The Identity Crisis in American Christianity

In the last few months I am seeing a disturbing trend emerge in the Church in the USA: We are starting to resemble and talk like a very polarized two-party system. Like Republicans and Democrats.

And I want to declare, that I will not participate in it.

I will not bait other Christians into arguments in which I am not open to learning.

I will not imagine that the way I read and understand the Bible is 100% right.

I will not forget who the enemy is.

There was recently a large scale flip out on Twitter by two influential leaders of the two different parties of American Christianity. (The two parties as I see them? Holiness vs Charity. That is really simplified, but it is the basis.) One leader tweeted something really inflammatory and the other leader came unglued. I mean f-bomb dropping, calling the guy a racist unglued. It wasn't pretty. But the lines were drawn and people started picking whose side they were on. But here's the thing:

When it's all over, all Jesus cares about is if you were on his side.

He's not going to ask about the great  twitter debate of January 2013. Or even about how you approached the gun control issue. He is going to care whether you turned to the cross, gave your weakness and sin to God there, and followed Jesus.

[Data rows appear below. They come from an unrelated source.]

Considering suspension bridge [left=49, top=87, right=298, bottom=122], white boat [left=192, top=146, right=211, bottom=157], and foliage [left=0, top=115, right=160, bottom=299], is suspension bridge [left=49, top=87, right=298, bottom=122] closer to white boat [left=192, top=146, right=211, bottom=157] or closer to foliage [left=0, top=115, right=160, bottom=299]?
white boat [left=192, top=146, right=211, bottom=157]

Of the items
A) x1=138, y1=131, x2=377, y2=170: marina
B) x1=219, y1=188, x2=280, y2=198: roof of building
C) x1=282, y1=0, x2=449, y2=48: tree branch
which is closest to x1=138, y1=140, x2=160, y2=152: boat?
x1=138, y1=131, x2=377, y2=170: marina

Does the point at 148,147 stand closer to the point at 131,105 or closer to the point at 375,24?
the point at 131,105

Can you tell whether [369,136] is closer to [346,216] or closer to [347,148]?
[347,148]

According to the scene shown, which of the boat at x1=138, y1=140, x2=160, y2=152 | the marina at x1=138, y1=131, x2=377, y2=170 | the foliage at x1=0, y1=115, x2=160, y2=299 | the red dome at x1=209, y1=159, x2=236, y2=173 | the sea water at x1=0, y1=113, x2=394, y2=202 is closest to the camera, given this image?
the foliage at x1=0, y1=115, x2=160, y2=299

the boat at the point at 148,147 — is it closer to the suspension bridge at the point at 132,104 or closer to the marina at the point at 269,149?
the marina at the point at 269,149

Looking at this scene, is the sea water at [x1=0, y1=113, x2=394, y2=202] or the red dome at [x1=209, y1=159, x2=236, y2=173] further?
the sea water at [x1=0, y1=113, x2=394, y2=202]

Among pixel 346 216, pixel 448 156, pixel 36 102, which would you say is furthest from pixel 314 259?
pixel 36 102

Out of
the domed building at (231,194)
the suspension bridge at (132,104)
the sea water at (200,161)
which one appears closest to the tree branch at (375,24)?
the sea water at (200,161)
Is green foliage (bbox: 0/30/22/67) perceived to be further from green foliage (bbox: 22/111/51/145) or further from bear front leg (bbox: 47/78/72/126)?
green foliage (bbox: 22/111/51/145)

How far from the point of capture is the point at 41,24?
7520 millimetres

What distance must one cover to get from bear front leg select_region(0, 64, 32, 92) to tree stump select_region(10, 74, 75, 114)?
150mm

So, what do we do? I have a few thoughts.
1. Quit making our position into God's position. It may allow you to enter into some conversations with a lot more humility. For example: A deeply held belief of mine is that Jesus teaches us the way of non-violence and peace. Many Christians, including most of my friends from the 1st 30 years of my life, don't agree with me. So I enter those conversations remembering that my mind has changed during my life, so at some point, in some way, I have been or am wrong. That's humbling.
2. Quit trying to win Christians to your part of the body of Christ. If you and your church are a hand, quit trying to convince the knees to become hands. The church will be worse off if you succeed. We need knees AND hands. They do different things!
3. Find someone that doesn't know Jesus and introduce them to each other. Make this something you do regularly. Other things will seem less important to argue if you are busy celebrating new life in Jesus.
4. Find places and ways to have open, honest, loving conversations about your differences.
5. Realize who the fight is actually against. It's not other Christians. It's not the government. It's not the homophobes or the gay agenda pushers. It's not the NRA or Anti-gun lobbyists. It's not Al-Qaeda. It's not our national debt. Remember what the Bible says in Ephesians 6:12:
For our struggle is not against flesh and blood, but against the rulers, against the authorities,against the powers of this dark world and against the spiritual forces of evil in the heavenly realms.
Take the fight against Satan and the powers. Quit fighting with other people who are trying to follow Jesus.

1 comment:

Jason Rietmann said...

This is a good message, my friend. It can be hard to keep "that which matters most" in it's place... This is our relationship with God, and our relationship with each other.